## Contour labeling entries

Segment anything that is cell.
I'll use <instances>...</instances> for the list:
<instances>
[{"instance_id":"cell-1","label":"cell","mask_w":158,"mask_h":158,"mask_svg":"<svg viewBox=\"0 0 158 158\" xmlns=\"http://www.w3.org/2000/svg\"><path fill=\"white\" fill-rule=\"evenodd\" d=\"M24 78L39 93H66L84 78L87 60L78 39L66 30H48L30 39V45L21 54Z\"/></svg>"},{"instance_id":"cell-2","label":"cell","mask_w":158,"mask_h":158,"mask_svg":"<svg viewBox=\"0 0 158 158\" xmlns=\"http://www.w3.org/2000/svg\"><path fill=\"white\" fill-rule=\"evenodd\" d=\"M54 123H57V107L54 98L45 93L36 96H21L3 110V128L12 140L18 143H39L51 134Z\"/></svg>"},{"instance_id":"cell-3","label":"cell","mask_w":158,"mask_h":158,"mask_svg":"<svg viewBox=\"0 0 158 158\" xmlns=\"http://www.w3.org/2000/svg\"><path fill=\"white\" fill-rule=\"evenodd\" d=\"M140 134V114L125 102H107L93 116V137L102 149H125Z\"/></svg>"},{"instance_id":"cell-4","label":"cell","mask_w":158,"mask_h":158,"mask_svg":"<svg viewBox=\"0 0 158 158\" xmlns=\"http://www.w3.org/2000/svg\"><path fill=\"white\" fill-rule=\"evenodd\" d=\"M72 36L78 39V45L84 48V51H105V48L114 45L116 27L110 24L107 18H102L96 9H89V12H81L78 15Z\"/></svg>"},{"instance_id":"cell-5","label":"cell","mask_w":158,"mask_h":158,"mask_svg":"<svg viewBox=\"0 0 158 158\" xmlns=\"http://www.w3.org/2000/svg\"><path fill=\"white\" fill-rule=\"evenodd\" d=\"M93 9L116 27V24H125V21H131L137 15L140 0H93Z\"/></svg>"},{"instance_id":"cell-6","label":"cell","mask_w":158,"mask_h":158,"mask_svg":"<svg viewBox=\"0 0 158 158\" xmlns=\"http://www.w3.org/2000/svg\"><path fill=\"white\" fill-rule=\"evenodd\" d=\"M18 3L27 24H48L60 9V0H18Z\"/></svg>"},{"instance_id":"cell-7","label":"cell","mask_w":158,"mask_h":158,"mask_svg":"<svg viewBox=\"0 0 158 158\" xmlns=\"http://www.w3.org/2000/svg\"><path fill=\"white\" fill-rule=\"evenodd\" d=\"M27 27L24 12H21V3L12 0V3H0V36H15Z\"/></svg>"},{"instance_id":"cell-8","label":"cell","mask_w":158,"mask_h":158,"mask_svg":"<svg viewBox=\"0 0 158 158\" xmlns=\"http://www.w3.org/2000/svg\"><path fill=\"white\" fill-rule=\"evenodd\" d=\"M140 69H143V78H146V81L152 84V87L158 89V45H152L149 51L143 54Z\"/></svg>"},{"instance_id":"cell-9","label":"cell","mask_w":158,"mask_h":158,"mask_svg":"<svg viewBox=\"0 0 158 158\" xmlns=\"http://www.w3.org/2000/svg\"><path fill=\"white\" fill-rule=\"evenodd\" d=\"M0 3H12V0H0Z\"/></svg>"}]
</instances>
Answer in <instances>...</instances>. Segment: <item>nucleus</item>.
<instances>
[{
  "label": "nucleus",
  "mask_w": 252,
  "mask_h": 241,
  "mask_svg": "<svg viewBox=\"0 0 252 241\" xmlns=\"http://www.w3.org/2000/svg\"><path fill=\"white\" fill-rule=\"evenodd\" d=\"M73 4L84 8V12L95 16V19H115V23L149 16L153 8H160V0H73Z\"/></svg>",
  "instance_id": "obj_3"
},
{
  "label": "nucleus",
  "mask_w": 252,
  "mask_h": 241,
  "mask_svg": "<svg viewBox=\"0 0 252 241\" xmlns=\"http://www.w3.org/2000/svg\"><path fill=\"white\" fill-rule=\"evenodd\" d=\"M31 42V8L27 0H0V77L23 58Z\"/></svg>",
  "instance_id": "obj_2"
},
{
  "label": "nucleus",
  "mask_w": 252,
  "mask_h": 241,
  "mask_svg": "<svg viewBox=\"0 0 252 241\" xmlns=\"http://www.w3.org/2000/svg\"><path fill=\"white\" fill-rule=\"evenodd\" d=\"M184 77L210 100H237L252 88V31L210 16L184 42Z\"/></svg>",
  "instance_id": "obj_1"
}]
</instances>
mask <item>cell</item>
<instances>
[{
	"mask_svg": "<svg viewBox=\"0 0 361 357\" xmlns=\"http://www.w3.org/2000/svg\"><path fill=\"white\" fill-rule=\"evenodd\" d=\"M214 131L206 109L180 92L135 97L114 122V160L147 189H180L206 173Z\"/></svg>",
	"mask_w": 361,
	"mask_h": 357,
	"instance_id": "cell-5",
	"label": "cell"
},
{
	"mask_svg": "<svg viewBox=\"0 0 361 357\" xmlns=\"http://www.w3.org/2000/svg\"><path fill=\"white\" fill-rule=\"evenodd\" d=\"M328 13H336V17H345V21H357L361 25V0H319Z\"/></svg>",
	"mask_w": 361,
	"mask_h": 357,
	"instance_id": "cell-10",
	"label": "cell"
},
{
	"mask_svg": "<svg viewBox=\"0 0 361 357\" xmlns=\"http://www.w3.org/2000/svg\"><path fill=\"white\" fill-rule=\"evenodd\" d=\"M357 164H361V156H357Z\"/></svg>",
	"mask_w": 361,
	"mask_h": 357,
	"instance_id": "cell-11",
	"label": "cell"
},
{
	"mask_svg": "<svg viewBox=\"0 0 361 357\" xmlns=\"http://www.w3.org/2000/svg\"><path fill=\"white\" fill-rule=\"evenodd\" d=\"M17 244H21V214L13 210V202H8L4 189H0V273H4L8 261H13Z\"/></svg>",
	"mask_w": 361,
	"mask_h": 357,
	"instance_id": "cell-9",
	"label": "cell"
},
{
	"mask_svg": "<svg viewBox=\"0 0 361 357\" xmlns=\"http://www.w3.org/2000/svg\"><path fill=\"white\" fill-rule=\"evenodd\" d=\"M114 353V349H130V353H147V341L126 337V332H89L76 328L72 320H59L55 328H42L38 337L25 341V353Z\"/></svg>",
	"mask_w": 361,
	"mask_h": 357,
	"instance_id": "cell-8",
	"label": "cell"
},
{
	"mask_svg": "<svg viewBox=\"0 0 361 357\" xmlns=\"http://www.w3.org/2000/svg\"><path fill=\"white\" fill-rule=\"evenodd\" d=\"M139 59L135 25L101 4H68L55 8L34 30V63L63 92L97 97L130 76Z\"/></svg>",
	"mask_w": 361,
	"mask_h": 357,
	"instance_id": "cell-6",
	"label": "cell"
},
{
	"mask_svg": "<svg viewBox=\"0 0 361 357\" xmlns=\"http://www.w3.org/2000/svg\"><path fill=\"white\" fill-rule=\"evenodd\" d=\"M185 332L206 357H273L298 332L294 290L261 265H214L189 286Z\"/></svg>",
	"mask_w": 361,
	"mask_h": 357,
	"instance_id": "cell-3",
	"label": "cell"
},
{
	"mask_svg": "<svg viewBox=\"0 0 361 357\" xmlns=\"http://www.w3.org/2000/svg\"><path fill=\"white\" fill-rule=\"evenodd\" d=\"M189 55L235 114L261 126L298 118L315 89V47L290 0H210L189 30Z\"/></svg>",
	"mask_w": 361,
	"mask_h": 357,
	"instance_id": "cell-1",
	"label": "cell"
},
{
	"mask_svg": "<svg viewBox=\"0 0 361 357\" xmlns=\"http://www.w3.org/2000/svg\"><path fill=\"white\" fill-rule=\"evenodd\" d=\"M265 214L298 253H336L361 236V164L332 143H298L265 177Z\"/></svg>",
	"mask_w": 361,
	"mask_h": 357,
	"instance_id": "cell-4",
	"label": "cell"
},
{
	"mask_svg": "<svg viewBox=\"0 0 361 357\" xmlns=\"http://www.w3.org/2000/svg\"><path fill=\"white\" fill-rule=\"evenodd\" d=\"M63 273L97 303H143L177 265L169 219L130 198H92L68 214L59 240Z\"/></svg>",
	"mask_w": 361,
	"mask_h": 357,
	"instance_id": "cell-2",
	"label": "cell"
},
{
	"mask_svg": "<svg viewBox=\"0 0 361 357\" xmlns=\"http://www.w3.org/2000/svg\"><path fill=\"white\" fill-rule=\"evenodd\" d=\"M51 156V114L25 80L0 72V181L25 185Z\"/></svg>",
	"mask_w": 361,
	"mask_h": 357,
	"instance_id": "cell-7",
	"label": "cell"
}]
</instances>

## TASK GOAL
Pick out every line of the entries above that contains the word "Segment" and copy each one. Case counts.

## ANSWER TO THIS TASK
Segment anything that is cell.
Answer in <instances>...</instances>. Segment: <item>nucleus</item>.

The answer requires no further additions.